> [Task directions]: Extend the history of the Village of Bonduel past its final sentence.

> [Excerpt provided]:
** Start **

OF BONDUEL -- From Shawano County
The Village of Bonduel was named after Rev. F.
Bonduel, a Green Bay priest who founded the Catholic mission at Keshena
in 1853. It is an old legend that as a result of his journey through that
vicinity, rendering missionary services to the Indians in a birch bark
chapel erected on the shore of Shawano Lake, the village received its name.
The eventful year of 1860 saw the beginning of
Bonduel. It was at this time that the homestead law went into effect giving
land to every settler who would build a house, cultivate and improve the
soil. This was an inducement to the early settlers to begin the development
of the village in the midst of the wilderness.
The first settlers to locate in the vicinity were
Delois Krake, Henry Luecke, Charles Sumnicht, John Krueger, Ferdinand Brodhagen,
Ferdinand Voight, Carl Stern, Max Simon, David Zernicke, William and August
Seering, Gottfried Manthei and David Krake.
Delois Krake was the first settler to take up
land in the year 1859. Mr. Krake was the first to respond to his country's
call for volunteers when the Civil War broke out. He went to Oshkosh to
enlist in 1861, and was honorably discharged in 1864.
Charles Sumnicht, a native of Germany, came to
America with his parents in 1853. In 1859 he came to Shawano County, walking
the entire distance from Appleton to Bonduel. He was among the first settlers
to apply for a title on land which he had settled upon with the right of
pre-emption. With the aid of other settlers he opened the road to Shawano
and began improving his heavily timbered land.
William Seering and his bride came to Bonduel
in the year 1861 with a wagon and a team of oxen, moving his household
goods by this method. It took ten days to reach their farm, being obliged
to cut their way through the dense woods.
August and William Seering were the first farmers
to own a team of horses. August Seering owned the first pair of rubber
boots, and many times the neighbors borrowed his boots when they walked
to Shawano during the muddy season to purchase supplies.
Ferdinand Voight donated the land for the first
In 1862 Carl Wussow, Henry Luecke and Daniel Brusewitz
were called to serve their country during the Civil War. They walked to
Green Bay to answer the call.
Rev. Dickie located in Shawano County in 1863
and was one of the first Lutheran pastors in this part of the country.
He held services in Bonduel at the home of various members, making his
journey on horseback. He organized St. Paul's Lutheran church and a log
church was erected in 1869. William Sumnicht was the first child to be
baptized in this church. Rev. Dickie continued to serve the congregation
for nine years as best he could, but his field was growing continually
and the congregation becoming larger. New provisions had to be made. A
new church with a steeple was built in 1878. In 1916 the present church
was built under the direction of Rev. Mueller. This beautiful church stands
majestically, with woodlands forming the background, and will ever remain
a symbol of gratitude in the hearts of its members. Rev. W. J. Plischke
has faithfully served the congregation for the past thirty years and still
is the resident pastor.

** End **

Collected data

** Start **

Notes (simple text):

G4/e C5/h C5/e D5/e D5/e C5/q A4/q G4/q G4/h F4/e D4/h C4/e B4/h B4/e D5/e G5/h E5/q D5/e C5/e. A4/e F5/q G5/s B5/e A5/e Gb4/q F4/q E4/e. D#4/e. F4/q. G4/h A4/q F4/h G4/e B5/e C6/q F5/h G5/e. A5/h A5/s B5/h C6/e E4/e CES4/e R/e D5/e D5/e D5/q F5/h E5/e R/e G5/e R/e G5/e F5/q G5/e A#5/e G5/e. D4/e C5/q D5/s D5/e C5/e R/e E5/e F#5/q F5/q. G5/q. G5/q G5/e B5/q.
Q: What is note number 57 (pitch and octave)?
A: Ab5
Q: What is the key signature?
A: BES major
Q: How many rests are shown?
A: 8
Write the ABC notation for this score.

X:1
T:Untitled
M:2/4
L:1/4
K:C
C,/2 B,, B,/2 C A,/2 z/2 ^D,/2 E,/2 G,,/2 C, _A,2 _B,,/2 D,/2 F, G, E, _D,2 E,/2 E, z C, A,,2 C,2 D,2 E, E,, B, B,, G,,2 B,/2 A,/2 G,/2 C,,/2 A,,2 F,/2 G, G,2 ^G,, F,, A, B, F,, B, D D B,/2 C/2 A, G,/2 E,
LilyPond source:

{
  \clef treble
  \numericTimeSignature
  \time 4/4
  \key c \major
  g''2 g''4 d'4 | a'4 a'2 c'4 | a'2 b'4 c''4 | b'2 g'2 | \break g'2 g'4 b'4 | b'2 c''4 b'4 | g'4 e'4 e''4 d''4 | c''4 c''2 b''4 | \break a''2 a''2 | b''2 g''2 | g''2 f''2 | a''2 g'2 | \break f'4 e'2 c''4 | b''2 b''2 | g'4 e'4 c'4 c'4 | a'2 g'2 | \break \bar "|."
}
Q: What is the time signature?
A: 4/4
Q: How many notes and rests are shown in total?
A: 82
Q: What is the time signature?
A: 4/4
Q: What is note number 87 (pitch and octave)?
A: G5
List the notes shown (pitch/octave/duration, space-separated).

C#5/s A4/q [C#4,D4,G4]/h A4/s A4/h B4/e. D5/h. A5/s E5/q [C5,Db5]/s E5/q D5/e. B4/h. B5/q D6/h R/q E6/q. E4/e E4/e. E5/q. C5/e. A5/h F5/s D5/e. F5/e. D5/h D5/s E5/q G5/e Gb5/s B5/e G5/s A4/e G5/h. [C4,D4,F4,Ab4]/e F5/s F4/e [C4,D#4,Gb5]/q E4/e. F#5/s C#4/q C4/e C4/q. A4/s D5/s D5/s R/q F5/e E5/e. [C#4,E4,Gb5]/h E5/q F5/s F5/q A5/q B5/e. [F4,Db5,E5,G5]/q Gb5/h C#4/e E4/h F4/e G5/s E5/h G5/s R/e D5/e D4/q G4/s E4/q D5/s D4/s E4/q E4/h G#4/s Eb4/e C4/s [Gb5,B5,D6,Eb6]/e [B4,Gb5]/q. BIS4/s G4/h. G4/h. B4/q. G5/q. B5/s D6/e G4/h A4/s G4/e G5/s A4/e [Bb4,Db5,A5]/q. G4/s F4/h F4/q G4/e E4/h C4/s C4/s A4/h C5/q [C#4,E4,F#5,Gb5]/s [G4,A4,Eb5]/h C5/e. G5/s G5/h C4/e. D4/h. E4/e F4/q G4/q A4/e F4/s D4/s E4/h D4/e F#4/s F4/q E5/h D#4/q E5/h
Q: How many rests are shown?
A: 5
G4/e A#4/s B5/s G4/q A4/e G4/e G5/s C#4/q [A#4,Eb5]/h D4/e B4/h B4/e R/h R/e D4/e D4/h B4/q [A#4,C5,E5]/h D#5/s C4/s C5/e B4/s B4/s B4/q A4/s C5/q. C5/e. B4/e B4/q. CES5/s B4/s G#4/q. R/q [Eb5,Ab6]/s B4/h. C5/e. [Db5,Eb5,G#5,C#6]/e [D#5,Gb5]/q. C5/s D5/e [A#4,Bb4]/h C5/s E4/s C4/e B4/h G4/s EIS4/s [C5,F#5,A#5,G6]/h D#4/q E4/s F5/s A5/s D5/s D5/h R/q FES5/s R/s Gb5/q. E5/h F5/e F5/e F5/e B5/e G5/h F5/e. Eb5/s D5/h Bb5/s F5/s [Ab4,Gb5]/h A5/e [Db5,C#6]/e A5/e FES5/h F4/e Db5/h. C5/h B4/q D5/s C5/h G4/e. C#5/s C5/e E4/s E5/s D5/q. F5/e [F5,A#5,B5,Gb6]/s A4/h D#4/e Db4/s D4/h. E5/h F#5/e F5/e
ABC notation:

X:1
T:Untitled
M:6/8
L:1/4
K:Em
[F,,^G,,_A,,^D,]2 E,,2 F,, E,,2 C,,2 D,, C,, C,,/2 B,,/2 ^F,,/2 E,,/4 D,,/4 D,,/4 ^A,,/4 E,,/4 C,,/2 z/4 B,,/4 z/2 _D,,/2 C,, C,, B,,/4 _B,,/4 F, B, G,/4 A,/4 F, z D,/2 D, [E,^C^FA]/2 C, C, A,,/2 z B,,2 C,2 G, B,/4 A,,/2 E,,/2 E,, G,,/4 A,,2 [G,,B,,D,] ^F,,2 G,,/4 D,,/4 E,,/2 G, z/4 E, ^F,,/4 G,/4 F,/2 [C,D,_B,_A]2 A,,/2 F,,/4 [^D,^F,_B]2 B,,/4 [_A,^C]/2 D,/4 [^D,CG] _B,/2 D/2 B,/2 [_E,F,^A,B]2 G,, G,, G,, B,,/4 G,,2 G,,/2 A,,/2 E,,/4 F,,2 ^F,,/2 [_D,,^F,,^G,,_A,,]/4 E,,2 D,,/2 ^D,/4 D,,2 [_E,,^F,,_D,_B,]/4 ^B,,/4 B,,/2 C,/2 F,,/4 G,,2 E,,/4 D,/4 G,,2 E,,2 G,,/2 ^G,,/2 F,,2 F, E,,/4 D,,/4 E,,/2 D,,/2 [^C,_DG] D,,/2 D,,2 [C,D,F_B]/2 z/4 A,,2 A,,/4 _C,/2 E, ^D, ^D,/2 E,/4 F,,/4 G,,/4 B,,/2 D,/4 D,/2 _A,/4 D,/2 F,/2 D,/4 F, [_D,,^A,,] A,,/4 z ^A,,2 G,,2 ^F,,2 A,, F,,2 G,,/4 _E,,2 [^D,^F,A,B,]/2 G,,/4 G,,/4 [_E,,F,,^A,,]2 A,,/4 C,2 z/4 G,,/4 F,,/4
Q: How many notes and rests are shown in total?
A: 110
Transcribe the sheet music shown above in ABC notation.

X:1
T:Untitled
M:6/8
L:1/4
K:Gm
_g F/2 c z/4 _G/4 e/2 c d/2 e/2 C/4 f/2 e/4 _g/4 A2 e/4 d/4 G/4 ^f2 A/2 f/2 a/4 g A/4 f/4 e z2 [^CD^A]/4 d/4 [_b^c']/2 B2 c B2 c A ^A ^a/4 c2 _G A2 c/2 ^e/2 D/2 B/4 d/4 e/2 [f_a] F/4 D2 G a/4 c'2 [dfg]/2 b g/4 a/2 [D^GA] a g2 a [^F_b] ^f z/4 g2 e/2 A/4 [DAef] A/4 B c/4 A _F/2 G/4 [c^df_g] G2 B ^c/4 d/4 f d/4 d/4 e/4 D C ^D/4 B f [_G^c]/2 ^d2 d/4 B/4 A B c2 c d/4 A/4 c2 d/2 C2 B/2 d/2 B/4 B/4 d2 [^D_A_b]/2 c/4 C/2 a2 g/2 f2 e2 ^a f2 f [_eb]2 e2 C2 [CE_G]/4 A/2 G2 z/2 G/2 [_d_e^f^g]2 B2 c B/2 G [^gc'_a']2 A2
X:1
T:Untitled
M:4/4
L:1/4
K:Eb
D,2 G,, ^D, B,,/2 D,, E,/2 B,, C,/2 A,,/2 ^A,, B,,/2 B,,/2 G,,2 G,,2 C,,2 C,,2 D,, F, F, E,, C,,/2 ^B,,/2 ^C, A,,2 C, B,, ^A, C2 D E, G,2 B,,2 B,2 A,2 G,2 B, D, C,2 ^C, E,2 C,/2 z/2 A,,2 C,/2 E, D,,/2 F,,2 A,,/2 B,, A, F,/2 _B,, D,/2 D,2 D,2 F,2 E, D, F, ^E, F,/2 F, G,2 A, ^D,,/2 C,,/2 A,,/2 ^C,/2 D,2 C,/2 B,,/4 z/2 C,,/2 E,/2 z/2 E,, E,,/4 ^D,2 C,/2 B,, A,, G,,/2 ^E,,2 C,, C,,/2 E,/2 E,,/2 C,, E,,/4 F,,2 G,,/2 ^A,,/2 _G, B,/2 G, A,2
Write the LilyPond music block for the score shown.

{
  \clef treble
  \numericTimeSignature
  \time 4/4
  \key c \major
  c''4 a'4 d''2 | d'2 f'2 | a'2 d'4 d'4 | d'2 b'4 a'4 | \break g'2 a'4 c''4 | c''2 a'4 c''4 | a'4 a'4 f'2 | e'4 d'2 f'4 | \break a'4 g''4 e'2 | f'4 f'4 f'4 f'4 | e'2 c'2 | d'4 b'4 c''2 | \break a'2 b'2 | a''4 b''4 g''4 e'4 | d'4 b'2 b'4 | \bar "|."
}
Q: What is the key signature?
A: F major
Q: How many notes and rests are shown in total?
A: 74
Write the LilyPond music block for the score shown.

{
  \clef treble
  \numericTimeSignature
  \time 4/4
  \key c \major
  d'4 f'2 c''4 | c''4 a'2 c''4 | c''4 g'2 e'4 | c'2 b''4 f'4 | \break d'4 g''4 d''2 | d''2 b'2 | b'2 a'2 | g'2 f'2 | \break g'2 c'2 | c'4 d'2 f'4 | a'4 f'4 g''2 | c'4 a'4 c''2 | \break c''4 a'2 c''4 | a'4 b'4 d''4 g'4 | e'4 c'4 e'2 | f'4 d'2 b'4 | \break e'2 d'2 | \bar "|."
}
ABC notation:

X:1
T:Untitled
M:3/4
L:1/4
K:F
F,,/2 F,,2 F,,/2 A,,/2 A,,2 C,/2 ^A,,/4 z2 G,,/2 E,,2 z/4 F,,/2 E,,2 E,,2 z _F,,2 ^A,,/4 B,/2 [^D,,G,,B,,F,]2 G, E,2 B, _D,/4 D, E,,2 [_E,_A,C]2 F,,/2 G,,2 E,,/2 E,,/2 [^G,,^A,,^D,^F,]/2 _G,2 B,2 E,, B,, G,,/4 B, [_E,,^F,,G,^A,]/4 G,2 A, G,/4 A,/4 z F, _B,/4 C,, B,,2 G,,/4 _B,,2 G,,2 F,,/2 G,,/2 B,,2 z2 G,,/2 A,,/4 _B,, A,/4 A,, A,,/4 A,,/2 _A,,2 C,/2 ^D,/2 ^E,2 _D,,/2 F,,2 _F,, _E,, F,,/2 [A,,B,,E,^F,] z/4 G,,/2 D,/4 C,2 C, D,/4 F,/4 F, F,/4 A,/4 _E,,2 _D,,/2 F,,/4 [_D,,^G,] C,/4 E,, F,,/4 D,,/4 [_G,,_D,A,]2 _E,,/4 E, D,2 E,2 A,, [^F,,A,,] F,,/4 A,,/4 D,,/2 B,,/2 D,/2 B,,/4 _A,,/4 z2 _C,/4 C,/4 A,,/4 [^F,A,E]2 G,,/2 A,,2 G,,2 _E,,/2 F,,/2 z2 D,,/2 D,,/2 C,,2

** End **

> [Final answer]:
A parochial school was conducted in the home of
Henry Burmeister, who himself was the teacher. Later the pastors taught
school in the log church, giving the children religious training and education.
In 1925, the present parochial school was constructed at a cost of $30,000.00.
In the early days a stage coach was operated between
Shawano and Green Bay, changing horses at Angelica, the trip consuming
one day's time.
The first mail was carried on horseback from Shawano
to Green Bay, the Bonduel mail being left at Krake's. In 1863 Charles Sumnicht
made provision for the first postoffice at Bonduel, in a corner of the
Olmstead store. He was the first postmaster, receiving a salary of $10.00
a year. The object was to secure news more quickly from the Civil War soldiers.
The people were once more in weekly communication with the old home and
in touch with the whole world. The postoffice was in the hands of many
and moved about in various business places until 1897 when Fred Zernicke
erected a brick building for use as the postoffice, which building still
stands on Bonduel's Main Street. Mr. Zernicke was the postmaster at the
time and established three rural routes. Herman Luecke was the first rural
route carrier, making 27 miles a day, at a salary of $50 per month, furnishing
his own horses and equipment.
In 1865 the first log schoolhouse was erected.
The log building was 18x24 feet and 10 feet high; with five windows and
one door. It was completely furnished for $200. The lumber was obtained
from Angelica and windows and doors from Shawano. Spelling bees and programs
were the highlights of the school season.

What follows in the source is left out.